Old Mutual initially denied her request. An executive told her they had contacted Mr. DelMonico and were siding with his account that the annuities were sold properly.

Such rebuffs to complaints are common, regulators and plaintiff’s lawyers say.

Dozens of lawsuits against insurers contend that those companies failed to adequately supervise sales agents who sold inappropriate annuities to aging clients and then did not act when buyers complained.

Allianz, Old Mutual and other insurers, in court filings and interviews, say they spend millions of dollars supervising sales agents and investigating consumer complaints.

“We’ve gone above and beyond what regulators require to make sure these things are sold appropriately,” said Tom Burns, chief distribution officer for Allianz Life.

When Old Mutual learned that Massachusetts regulators had sued Mr. DelMonico in March, the company cut its ties to him and refunded Mrs. St. Clair’s money. Old Mutual was not named as defendant in that suit.

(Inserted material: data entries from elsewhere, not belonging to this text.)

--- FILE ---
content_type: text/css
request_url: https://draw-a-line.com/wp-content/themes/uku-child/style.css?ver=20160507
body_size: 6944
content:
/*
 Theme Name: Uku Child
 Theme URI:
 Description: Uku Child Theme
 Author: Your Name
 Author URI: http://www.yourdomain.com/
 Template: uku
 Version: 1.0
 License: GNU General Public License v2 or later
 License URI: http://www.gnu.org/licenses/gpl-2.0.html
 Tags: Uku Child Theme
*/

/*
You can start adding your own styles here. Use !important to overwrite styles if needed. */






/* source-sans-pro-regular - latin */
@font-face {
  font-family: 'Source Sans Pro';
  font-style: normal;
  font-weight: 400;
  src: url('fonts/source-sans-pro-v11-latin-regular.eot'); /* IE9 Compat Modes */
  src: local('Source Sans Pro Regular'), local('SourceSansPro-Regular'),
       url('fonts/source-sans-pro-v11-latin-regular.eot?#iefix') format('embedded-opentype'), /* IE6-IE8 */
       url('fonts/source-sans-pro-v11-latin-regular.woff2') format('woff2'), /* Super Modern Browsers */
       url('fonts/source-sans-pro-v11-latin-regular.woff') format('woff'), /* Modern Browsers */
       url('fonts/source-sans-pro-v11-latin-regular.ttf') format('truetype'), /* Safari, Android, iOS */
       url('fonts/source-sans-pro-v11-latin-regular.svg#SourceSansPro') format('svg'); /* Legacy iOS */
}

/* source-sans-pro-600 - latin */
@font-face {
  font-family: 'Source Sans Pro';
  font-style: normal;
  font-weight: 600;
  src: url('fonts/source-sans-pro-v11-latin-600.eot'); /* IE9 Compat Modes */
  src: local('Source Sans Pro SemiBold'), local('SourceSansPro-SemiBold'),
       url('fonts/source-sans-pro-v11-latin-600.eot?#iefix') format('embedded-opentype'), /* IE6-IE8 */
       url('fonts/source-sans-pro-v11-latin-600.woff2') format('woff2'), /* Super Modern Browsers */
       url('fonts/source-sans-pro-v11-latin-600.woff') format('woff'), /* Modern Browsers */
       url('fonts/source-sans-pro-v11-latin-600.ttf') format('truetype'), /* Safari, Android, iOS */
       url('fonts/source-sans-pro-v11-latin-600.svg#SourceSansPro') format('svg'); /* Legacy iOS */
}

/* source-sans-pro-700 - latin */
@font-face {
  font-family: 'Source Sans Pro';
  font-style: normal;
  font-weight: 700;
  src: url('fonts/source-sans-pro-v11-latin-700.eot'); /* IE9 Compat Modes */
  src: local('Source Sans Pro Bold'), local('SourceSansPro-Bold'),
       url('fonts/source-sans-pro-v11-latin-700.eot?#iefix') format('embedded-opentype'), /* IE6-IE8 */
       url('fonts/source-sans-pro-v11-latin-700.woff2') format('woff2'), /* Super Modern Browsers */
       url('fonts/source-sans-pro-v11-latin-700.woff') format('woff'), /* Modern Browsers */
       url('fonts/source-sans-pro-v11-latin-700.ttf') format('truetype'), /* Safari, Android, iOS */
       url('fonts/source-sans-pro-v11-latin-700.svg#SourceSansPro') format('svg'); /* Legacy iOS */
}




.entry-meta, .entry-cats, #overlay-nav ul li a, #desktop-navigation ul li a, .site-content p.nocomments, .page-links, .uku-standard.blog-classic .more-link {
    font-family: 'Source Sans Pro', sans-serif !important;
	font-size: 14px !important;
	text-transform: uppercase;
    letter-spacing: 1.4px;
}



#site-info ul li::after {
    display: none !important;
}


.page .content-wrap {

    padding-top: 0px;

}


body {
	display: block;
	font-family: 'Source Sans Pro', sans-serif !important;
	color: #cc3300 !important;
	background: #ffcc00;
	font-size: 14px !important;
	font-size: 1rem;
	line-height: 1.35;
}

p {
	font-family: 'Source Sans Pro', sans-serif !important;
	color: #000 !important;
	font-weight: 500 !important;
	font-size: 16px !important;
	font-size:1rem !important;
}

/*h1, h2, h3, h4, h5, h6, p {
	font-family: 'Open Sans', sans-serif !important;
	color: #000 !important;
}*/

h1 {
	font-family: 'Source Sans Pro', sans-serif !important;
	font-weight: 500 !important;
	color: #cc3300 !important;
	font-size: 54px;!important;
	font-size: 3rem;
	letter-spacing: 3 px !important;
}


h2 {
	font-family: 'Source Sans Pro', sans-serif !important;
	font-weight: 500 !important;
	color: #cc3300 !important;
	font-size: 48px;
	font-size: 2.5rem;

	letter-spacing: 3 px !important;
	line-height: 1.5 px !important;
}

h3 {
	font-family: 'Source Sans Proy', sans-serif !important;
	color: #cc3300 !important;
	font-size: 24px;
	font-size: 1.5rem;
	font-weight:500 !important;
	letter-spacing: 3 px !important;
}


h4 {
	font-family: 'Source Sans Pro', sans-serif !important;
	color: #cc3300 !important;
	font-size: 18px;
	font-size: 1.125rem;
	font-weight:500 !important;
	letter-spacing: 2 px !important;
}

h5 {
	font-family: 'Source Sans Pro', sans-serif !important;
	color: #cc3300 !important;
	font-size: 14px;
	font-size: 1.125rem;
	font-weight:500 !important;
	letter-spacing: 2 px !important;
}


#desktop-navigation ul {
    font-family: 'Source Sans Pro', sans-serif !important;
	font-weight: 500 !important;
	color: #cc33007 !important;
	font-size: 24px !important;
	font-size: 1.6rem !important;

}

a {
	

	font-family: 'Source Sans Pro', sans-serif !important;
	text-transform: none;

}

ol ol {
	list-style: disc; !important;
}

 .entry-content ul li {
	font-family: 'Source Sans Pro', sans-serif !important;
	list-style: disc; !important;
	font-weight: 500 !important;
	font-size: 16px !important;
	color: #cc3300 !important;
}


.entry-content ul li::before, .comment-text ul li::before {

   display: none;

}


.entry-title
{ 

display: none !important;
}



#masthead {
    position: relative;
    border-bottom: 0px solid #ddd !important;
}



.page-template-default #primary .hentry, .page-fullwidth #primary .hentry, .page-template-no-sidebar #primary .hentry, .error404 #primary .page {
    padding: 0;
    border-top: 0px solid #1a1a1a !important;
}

Mrs. St. Clair said her complaints alone should have spurred the company to action.

“How many other seniors have been tricked into these things but are ignored when they complain?” she asked.

In a statement, Old Mutual said the company had no documentation of misconduct by Mr. DelMonico until regulators filed their suit, which contained evidence that he had lied.

Tougher Rules Introduced

In contrast to companies like Old Mutual, some insurance companies, and some state regulators, have changed the rules governing how annuity sales agents can behave.

This year, Massachusetts prohibited most financial advisers from using titles like certified senior adviser unless they were recognized by an accreditation organization or the state. Last year, MetLife and Genworth Financial, two of the largest insurers, told sales agents they could not use the designation of certified senior adviser.

But in most other states and at most insurance companies, sales representatives can use any title they choose.

For his part, Mr. DelMonico, while he awaits the outcome of his case, is still approved to sell annuities by American Equity and more than two dozen other insurers, according to state records.

“I just got my insurance license renewed in Rhode Island,” Mr. DelMonico said in an interview. “Business is still pretty good.”